Instructions for the task
Rewrite the records from their beginning up to and including the line containing "794 millimetres", keeping every request, and multiply each distance in the answers by 1.15. Round each result to the same number of decimal places as the original value, rounding halves up, change no numbers in the requests, and leave the pictures out.

Entries shown
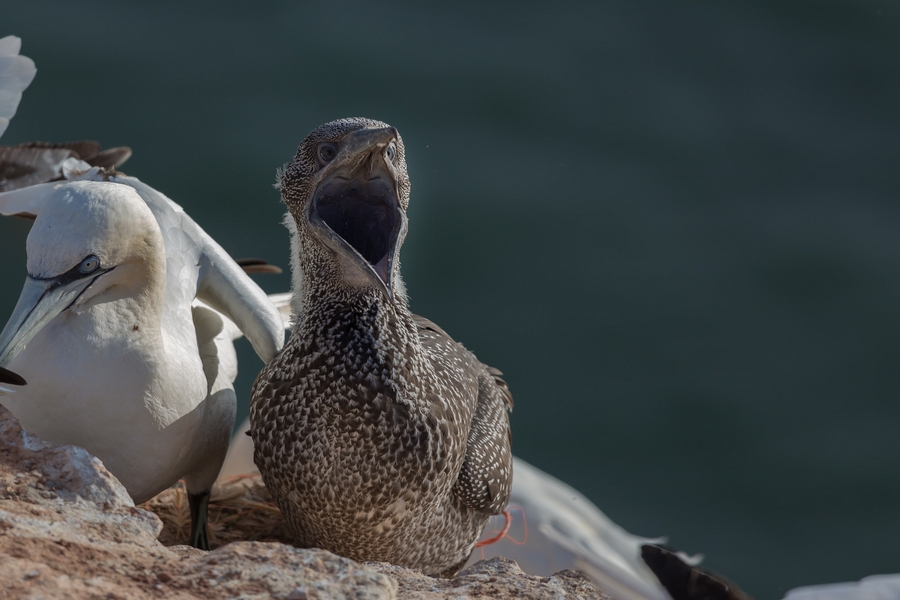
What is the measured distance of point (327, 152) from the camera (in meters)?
2.32

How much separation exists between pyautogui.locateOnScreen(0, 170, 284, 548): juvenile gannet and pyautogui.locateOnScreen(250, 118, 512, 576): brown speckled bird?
10.4 inches

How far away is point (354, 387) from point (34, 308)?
794 millimetres

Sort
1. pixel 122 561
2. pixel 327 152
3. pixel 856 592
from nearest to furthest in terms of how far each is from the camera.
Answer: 1. pixel 122 561
2. pixel 327 152
3. pixel 856 592

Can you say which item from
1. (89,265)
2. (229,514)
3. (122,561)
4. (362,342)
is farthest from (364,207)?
(229,514)

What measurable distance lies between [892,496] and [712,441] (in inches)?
32.3

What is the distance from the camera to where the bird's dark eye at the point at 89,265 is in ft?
7.21

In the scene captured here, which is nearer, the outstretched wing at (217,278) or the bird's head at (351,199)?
the bird's head at (351,199)

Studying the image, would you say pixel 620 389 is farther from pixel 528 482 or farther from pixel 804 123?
pixel 804 123

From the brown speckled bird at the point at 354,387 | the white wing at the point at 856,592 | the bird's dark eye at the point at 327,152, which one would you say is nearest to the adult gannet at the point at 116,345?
the brown speckled bird at the point at 354,387

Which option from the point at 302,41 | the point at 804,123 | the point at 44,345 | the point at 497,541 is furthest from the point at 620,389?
the point at 44,345

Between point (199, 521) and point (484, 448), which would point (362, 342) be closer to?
point (484, 448)

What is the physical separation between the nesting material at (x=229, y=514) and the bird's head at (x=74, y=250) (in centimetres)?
128

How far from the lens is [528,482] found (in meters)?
3.76

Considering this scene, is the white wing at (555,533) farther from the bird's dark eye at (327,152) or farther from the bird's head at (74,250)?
the bird's head at (74,250)
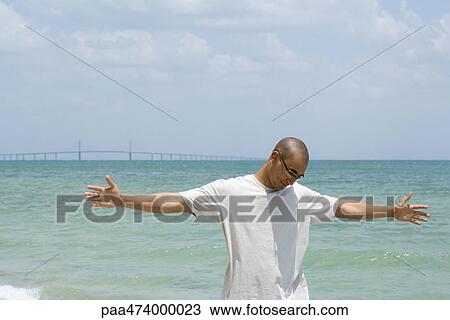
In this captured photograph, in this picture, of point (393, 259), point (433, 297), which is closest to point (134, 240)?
point (393, 259)

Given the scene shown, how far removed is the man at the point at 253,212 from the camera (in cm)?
337

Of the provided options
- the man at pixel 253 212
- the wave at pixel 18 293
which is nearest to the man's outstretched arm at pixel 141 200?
the man at pixel 253 212

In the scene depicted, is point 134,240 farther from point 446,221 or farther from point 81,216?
point 446,221

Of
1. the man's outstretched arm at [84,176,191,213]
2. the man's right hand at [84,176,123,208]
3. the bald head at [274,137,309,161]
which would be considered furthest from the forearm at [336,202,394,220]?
the man's right hand at [84,176,123,208]

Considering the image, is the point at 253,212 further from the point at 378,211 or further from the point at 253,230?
the point at 378,211

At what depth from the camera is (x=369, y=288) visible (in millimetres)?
11023

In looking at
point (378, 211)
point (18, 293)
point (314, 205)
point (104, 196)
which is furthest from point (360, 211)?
point (18, 293)

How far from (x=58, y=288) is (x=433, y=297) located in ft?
17.8

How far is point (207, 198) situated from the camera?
3.39 metres

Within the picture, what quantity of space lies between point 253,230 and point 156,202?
0.47 m

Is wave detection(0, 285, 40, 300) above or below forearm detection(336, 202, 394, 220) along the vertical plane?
below

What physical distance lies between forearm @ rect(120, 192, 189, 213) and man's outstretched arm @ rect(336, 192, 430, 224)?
82cm

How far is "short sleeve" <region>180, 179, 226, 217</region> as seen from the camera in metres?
3.38

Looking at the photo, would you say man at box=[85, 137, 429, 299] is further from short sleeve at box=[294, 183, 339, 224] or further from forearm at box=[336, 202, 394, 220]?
forearm at box=[336, 202, 394, 220]
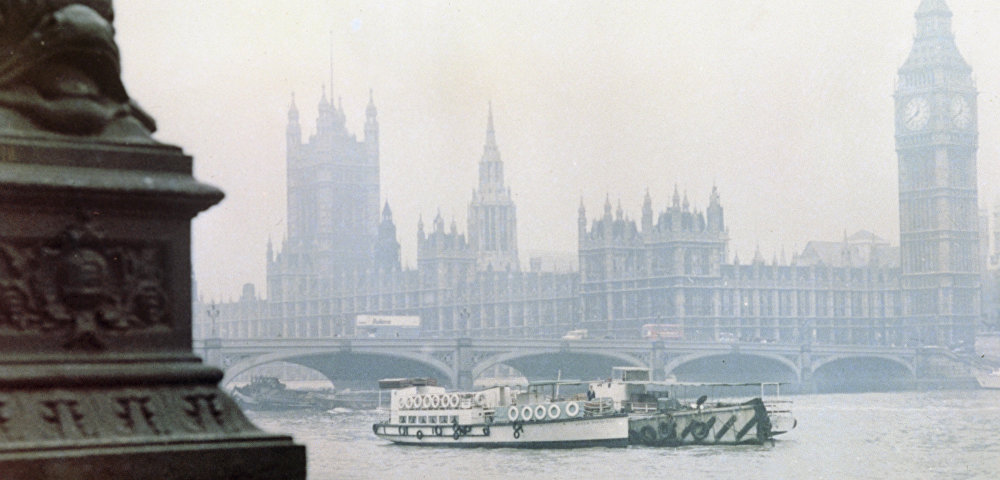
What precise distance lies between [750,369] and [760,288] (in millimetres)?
17918

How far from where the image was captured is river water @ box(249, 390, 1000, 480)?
Answer: 30.7 metres

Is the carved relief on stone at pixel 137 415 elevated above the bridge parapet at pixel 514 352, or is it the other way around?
the carved relief on stone at pixel 137 415

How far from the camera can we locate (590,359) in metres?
69.6

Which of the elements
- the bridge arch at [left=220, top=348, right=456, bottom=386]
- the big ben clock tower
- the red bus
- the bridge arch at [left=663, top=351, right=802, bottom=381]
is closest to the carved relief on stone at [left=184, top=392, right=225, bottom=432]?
the bridge arch at [left=220, top=348, right=456, bottom=386]

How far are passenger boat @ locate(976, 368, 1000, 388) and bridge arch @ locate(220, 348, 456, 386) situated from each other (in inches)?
1186

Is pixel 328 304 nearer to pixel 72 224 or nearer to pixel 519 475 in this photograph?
pixel 519 475

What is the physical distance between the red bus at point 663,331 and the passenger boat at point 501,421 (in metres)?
38.9

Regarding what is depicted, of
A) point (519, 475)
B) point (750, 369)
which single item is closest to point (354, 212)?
point (750, 369)

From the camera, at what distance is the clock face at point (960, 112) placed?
97875mm

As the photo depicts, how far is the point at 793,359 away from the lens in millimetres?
74062

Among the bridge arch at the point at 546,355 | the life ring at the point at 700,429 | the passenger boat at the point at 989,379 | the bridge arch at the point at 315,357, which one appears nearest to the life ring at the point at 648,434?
the life ring at the point at 700,429

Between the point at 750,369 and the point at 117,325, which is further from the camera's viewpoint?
the point at 750,369

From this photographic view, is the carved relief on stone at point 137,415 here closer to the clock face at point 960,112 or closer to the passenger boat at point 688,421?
the passenger boat at point 688,421

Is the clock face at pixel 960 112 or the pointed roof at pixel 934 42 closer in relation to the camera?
the clock face at pixel 960 112
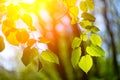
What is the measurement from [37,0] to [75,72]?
11298 millimetres

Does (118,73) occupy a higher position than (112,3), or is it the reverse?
(112,3)

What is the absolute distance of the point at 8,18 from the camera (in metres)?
1.46

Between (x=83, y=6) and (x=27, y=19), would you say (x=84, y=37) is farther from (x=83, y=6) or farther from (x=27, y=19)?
(x=27, y=19)

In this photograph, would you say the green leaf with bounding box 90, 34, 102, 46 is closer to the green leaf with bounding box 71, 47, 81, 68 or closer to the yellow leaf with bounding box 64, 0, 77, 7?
the green leaf with bounding box 71, 47, 81, 68

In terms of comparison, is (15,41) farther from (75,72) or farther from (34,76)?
(34,76)

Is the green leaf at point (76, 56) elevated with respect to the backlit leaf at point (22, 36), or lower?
lower

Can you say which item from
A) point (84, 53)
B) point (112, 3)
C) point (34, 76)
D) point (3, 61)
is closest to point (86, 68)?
point (84, 53)

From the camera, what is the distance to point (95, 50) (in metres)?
1.49

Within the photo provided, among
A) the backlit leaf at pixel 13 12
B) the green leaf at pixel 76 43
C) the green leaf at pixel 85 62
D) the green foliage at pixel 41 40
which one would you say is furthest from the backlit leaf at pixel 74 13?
the backlit leaf at pixel 13 12

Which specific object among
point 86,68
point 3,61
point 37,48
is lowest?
point 3,61

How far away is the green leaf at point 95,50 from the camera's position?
4.83ft

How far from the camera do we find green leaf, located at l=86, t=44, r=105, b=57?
1.47 meters

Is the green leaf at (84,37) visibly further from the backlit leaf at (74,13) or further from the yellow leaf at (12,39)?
the yellow leaf at (12,39)

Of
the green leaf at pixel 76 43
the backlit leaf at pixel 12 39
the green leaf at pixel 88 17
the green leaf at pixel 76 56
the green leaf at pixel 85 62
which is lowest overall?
the green leaf at pixel 85 62
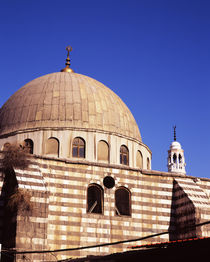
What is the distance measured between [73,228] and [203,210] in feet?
20.6

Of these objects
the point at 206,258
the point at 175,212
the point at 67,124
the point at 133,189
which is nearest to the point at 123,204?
the point at 133,189

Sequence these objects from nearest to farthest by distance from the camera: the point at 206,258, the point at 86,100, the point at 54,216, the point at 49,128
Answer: the point at 206,258, the point at 54,216, the point at 49,128, the point at 86,100

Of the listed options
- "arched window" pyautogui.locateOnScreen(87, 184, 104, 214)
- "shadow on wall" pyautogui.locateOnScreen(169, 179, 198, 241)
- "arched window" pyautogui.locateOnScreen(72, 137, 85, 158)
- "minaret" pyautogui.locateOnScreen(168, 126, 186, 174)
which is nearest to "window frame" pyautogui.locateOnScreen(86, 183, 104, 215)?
"arched window" pyautogui.locateOnScreen(87, 184, 104, 214)

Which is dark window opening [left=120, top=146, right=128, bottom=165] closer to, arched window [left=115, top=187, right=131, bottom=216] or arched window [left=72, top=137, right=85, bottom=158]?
arched window [left=72, top=137, right=85, bottom=158]

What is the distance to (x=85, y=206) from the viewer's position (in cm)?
2102

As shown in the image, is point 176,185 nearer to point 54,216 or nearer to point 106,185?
point 106,185

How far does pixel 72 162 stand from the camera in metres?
21.5

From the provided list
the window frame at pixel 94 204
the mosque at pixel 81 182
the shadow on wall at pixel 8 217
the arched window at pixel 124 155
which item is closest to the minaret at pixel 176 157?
the mosque at pixel 81 182

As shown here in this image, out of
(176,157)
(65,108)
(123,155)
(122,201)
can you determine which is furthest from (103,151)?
(176,157)

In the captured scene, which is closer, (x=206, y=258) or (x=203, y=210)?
(x=206, y=258)

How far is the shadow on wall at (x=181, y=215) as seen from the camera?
70.1 feet

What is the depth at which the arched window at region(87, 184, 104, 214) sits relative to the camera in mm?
21406

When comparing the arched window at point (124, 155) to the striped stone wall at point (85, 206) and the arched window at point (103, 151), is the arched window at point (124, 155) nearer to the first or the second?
the arched window at point (103, 151)

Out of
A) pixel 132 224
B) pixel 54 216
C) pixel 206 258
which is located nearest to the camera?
pixel 206 258
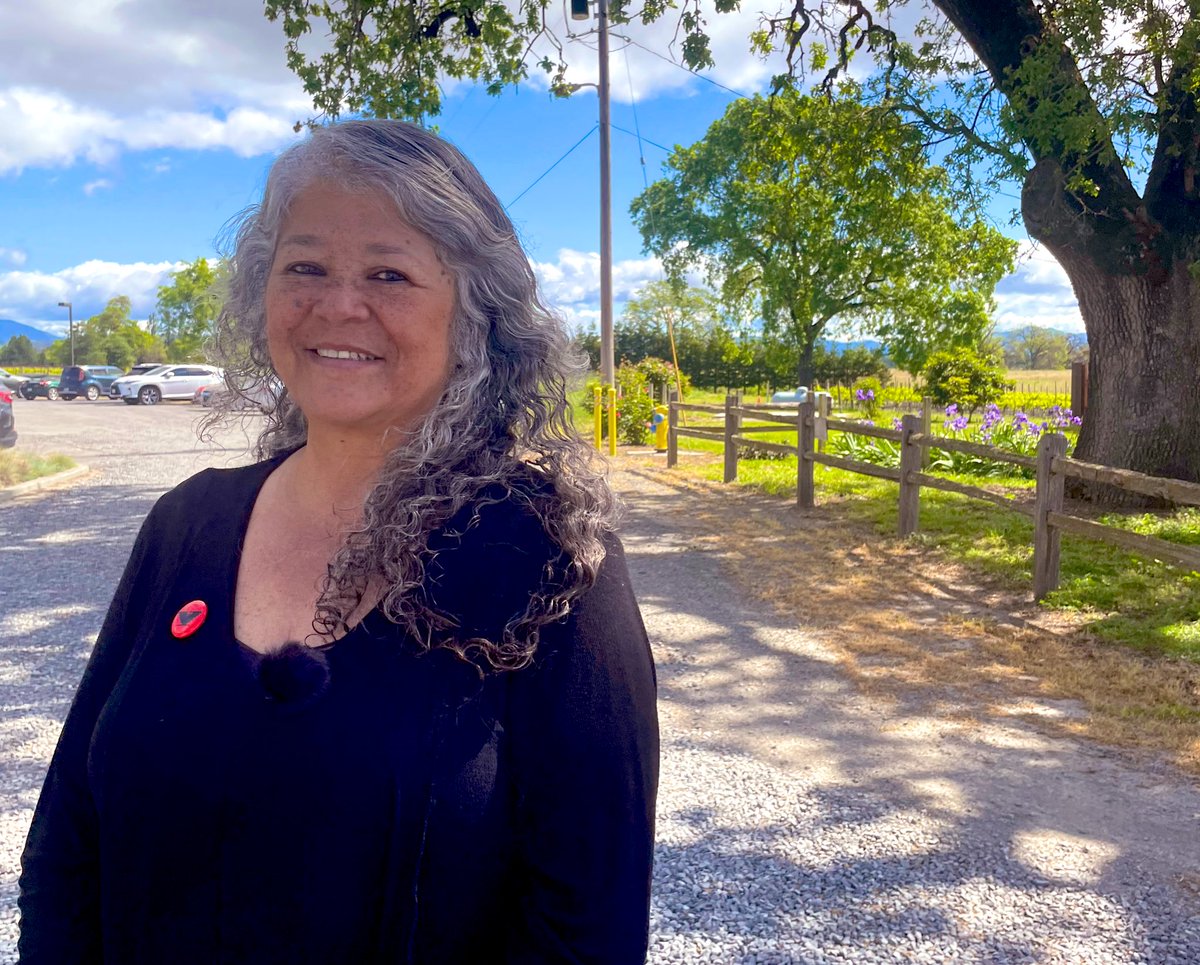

Response for this exercise
What is the measured distance of point (327, 152) from the camera (in meters)?
2.67

How much separation exists between pyautogui.locateOnScreen(0, 170, 284, 548): juvenile gannet and pyautogui.locateOnScreen(250, 118, 512, 576): brown speckled bird?
12.0 inches

How far away is point (354, 387) from point (34, 308)?
913 millimetres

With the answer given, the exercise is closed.